Since I've started cooking more regularly, I've also started becoming aware of what's available when. Although grocery stores in Lausanne are always going to have the over-price, under-tasted, and waaay out of season produce, they're also really good about stocking fresh local veggies as well. Early last fall, I snacked on nectarines, and as the weather turned colder, I discovered local chestnuts (delish, by the way.) Now, it's all about asparagus.
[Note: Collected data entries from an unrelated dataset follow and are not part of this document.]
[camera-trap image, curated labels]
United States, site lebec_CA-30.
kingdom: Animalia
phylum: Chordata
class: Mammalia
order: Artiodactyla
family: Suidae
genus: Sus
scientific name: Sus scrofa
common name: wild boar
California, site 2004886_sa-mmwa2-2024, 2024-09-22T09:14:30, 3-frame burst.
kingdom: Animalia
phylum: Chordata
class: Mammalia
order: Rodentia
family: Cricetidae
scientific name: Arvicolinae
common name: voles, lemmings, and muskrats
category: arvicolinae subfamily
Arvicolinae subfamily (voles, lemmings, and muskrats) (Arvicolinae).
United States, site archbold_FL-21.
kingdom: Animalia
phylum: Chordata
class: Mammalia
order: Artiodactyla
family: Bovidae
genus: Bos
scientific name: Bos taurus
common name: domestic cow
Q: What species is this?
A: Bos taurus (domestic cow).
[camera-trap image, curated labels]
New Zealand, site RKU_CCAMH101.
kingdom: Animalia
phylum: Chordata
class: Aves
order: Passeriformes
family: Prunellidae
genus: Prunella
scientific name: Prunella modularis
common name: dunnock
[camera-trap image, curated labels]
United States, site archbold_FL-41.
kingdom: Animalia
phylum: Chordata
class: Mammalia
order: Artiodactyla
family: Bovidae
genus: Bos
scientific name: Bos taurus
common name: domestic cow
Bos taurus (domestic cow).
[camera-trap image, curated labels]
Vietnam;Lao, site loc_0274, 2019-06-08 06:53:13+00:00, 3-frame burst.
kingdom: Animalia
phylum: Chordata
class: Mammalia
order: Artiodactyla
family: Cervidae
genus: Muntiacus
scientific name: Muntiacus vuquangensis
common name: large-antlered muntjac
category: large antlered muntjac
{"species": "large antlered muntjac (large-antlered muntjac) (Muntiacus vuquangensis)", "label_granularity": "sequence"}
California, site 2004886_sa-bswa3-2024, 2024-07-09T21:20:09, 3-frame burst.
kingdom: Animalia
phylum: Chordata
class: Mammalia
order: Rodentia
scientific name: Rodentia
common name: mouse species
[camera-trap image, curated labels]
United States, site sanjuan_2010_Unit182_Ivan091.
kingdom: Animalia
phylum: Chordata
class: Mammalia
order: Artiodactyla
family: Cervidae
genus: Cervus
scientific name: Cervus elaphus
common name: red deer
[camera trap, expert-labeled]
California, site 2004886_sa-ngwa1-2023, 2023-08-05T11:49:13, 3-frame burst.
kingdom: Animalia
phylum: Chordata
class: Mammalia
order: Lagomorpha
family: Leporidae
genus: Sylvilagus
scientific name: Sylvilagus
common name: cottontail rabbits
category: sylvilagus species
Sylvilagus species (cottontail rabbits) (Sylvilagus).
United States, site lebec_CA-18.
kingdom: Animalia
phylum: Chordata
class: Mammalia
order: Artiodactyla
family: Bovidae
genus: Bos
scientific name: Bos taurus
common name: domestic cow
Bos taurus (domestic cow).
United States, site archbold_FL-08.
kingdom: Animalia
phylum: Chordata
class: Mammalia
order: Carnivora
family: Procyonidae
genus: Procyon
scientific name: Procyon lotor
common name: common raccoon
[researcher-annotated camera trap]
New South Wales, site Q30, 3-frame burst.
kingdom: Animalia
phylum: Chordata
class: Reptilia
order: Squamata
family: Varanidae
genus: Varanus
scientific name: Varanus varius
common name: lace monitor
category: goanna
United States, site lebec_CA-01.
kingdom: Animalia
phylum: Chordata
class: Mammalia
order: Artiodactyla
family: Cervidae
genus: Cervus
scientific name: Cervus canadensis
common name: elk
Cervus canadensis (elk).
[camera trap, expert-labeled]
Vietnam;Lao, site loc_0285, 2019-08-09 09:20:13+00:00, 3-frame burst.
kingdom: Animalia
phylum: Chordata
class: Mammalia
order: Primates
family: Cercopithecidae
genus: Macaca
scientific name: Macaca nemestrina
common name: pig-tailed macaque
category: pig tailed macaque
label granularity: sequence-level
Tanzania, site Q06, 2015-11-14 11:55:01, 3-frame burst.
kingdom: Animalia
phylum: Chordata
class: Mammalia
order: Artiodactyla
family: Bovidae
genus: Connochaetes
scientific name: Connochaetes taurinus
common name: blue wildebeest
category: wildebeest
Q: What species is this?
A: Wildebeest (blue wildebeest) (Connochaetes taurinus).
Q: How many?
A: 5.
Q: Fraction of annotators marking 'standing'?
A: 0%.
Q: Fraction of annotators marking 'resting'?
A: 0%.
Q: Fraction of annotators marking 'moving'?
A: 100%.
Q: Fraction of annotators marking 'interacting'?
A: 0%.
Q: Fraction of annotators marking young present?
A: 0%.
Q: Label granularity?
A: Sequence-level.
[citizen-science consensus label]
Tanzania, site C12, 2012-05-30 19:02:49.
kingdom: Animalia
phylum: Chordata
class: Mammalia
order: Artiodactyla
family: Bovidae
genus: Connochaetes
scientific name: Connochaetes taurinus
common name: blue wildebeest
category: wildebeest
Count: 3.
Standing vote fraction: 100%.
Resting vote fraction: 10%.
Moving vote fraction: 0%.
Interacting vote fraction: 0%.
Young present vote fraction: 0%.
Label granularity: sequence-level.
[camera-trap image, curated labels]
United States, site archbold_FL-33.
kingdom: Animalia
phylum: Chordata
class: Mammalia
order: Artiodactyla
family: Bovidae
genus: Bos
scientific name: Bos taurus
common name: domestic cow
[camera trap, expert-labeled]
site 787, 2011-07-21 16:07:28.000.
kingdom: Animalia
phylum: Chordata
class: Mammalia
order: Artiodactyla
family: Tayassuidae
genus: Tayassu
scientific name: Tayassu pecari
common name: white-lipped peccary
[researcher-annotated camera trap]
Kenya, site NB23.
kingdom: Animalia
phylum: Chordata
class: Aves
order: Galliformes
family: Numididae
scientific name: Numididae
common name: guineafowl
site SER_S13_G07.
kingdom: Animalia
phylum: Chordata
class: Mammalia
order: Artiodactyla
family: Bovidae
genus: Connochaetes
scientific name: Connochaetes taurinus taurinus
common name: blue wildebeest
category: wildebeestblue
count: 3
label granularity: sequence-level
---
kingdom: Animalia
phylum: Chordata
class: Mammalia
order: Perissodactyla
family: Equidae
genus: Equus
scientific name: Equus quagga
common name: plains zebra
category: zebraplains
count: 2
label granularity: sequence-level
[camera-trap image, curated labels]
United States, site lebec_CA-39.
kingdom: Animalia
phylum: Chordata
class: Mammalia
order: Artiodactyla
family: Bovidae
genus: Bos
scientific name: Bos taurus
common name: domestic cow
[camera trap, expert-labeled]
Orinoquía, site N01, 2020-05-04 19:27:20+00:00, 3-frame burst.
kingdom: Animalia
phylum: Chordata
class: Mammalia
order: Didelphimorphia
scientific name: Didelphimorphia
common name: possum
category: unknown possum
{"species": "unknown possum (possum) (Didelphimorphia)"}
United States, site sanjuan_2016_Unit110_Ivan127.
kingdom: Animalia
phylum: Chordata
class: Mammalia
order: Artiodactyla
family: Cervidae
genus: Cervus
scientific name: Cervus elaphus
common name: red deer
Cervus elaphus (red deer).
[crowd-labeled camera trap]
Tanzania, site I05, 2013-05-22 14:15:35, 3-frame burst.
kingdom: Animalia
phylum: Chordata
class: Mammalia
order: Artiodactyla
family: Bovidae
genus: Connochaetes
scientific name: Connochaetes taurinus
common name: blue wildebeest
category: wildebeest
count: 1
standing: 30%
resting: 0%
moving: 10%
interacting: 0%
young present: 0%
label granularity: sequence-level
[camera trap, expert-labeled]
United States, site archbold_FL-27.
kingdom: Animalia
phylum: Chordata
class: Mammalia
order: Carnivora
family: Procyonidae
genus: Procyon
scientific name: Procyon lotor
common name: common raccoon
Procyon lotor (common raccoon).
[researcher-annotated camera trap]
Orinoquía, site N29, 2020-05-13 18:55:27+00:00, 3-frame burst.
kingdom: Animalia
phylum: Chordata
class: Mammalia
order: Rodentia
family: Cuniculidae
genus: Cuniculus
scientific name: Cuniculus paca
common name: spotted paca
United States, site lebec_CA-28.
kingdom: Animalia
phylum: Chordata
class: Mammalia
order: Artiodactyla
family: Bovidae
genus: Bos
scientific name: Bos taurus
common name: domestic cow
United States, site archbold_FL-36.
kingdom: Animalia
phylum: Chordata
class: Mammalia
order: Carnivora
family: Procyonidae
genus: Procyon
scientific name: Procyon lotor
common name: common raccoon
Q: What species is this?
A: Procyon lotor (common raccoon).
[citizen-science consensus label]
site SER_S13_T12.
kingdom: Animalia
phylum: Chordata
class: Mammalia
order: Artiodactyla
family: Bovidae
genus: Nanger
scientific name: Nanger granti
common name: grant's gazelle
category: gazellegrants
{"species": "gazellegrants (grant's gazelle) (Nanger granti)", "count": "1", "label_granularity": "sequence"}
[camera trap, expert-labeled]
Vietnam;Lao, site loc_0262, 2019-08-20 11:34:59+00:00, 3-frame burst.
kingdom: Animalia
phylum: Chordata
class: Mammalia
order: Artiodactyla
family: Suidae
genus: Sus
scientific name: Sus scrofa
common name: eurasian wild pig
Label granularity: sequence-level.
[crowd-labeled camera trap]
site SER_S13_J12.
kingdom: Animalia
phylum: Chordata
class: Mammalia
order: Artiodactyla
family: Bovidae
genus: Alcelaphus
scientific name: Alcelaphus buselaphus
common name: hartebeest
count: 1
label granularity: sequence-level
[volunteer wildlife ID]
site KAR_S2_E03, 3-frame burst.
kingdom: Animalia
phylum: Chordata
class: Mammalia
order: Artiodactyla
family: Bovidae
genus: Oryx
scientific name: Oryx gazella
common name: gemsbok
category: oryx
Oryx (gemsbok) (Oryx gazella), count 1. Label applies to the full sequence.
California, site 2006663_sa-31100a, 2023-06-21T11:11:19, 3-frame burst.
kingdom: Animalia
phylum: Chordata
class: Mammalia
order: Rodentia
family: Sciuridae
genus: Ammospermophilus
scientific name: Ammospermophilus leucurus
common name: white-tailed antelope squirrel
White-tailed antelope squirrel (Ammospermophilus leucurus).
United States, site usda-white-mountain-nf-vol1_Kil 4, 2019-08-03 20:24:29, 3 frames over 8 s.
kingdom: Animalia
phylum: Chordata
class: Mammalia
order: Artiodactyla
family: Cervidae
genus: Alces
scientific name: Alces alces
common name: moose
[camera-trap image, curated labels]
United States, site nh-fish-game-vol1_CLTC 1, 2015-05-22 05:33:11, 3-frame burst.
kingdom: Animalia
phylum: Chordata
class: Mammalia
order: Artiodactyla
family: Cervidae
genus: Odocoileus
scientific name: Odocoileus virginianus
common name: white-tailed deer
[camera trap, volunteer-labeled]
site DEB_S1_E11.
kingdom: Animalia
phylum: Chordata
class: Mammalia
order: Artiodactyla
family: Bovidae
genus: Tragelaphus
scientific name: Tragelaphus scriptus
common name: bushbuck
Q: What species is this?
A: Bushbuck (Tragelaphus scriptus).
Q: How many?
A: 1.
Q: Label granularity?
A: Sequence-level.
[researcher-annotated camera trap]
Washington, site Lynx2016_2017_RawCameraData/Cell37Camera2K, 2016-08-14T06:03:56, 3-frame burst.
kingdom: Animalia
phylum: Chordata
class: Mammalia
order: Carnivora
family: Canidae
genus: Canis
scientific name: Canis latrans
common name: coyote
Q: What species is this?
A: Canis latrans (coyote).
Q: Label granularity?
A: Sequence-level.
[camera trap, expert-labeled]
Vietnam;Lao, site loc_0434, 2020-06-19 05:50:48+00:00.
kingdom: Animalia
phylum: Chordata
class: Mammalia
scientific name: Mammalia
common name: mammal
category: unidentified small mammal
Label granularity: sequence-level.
love asparagus. it's also fantastic just lightly sauteed in olive oil, too.... |
To be honest, this particular asparagus recipe was almost too cheesy-- and I really, really like goat cheese. I followed the recipe exactly, but if I made it again, I'd probably double the asparagus and cut the cheese in half. Still, the overall combo of asparagus + lemon + goat cheese + basil was somehow both rich and crisp, and made a lovely dinner for early spring.
Recipe
(adapted from-- where else?--smitten kitchen.)
Ingredients
1 lb. spiral pasta
1 lb. asparagus spears, chopped
1/4 c. olive oil
1 tbs. grated lemon peel
1 medium-size log of fresh goat cheese (I think mine was about 400 grams)
Several basil leaves, finely chopped
To taste: salt, pepper, fresh lemon juice
Step 1: Cook the pasta. When the noodles are about three to four minute from being done, add the chopped asparagus and cook them together.
noodles + asparagus. if I made this again, I'd definitely double (maybe even triple!) the asparagus. I really like vegetables. |
Step 2: Drain the pasta + asparagus. Reserve one cup of pasta water.
Step 3: Add the goat cheese, olive oil, lemon peel, basil, and a couple of splashed of pasta water. Mix well, until smooth and creamy.
lemon and basil. fresh, crisp, delicious. |
Step 4: Season with salt, pepper and lemon juice. Enjoy!